_RECORD EXCERPTS:_
++++++
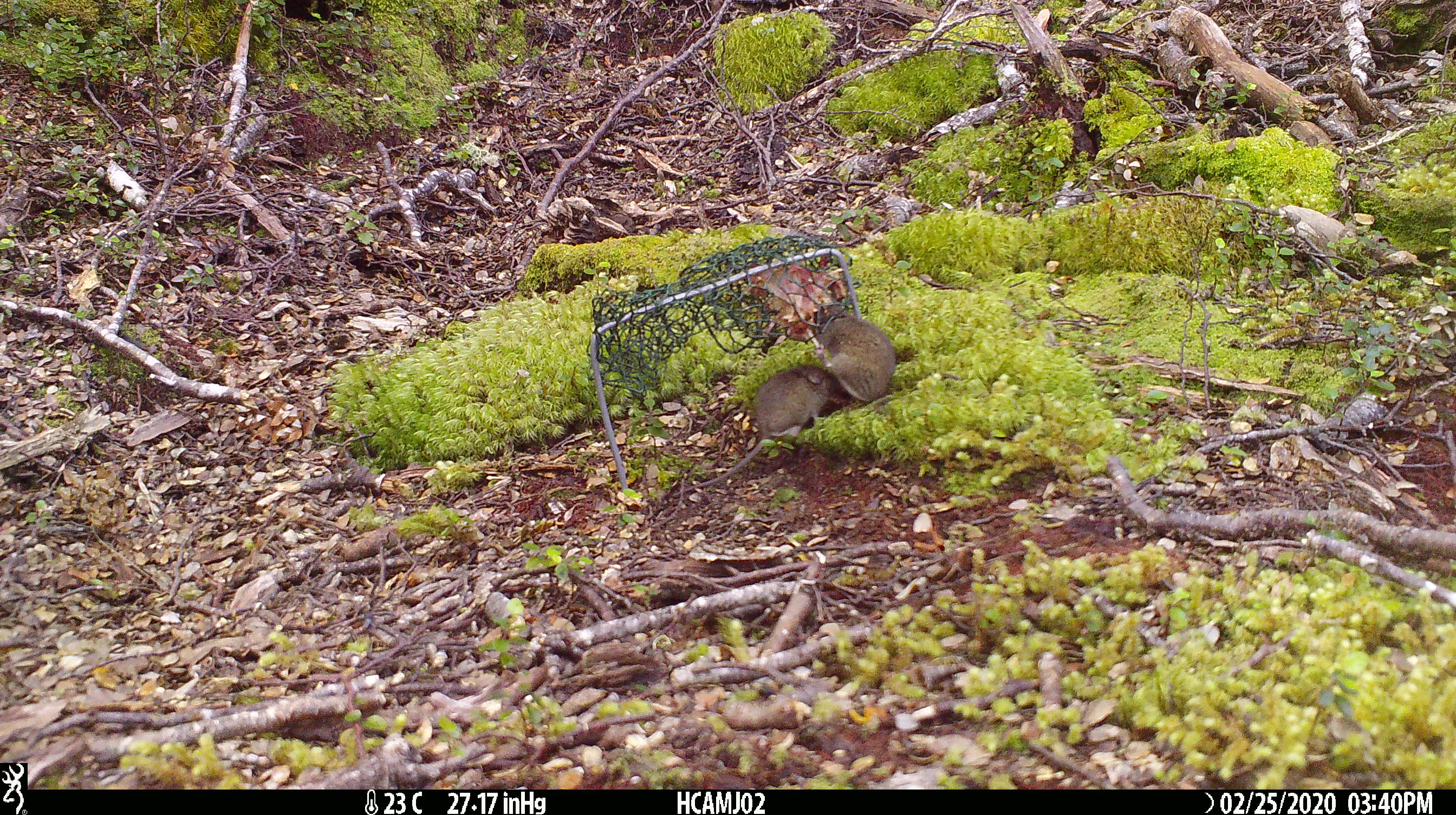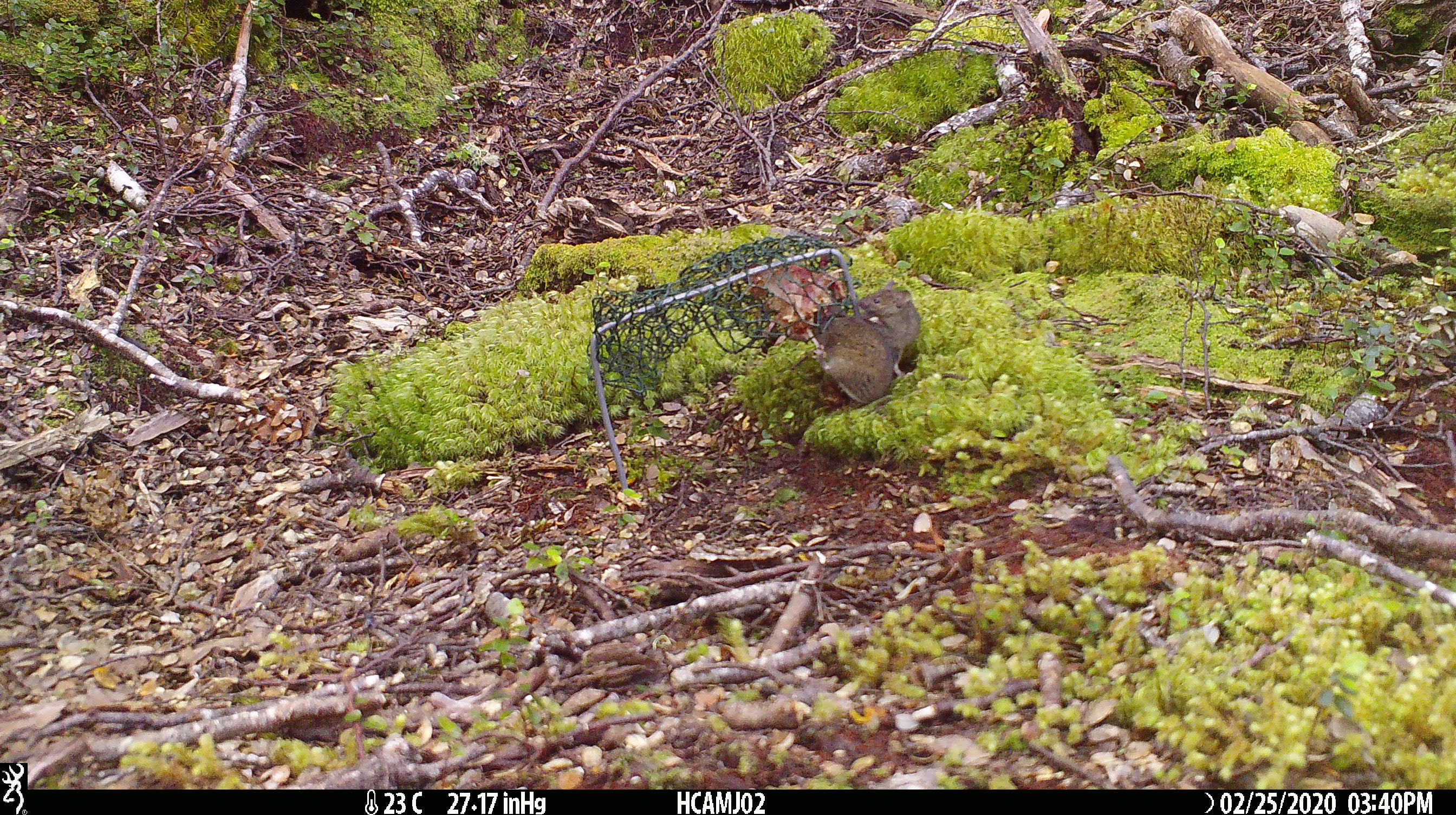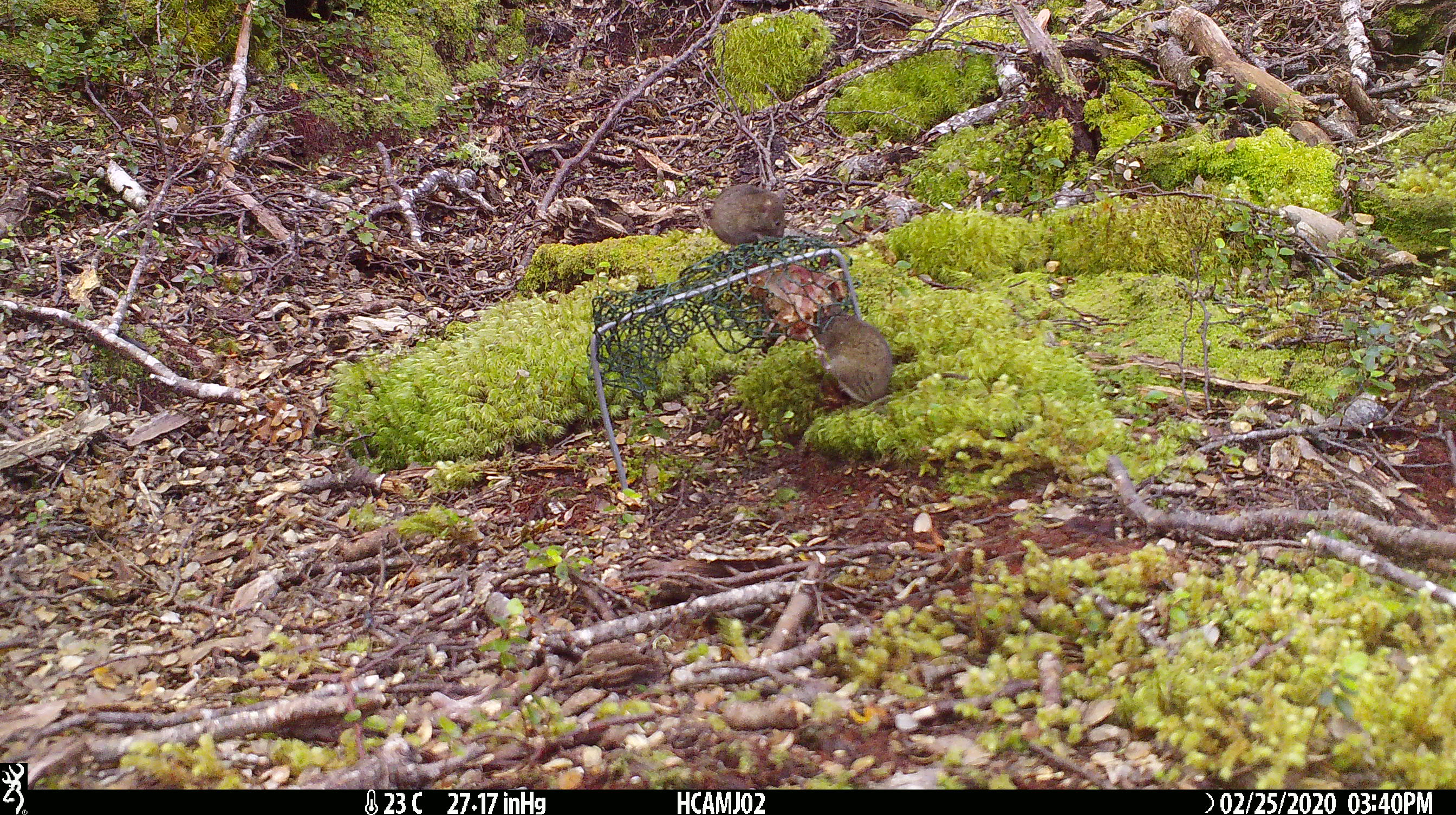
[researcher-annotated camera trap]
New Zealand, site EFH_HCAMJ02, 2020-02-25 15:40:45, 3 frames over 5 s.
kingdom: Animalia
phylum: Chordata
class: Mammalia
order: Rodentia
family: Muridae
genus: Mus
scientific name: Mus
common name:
++++++
_WHAT YOU SHOULD DO:_
Output the data above in full. Skip every picture.

_SOLUTION TO THE PROBLEM:_
[researcher-annotated camera trap]
New Zealand, site EFH_HCAMJ02, 2020-02-25 15:40:45, 3 frames over 5 s.
kingdom: Animalia
phylum: Chordata
class: Mammalia
order: Rodentia
family: Muridae
genus: Mus
scientific name: Mus
common name:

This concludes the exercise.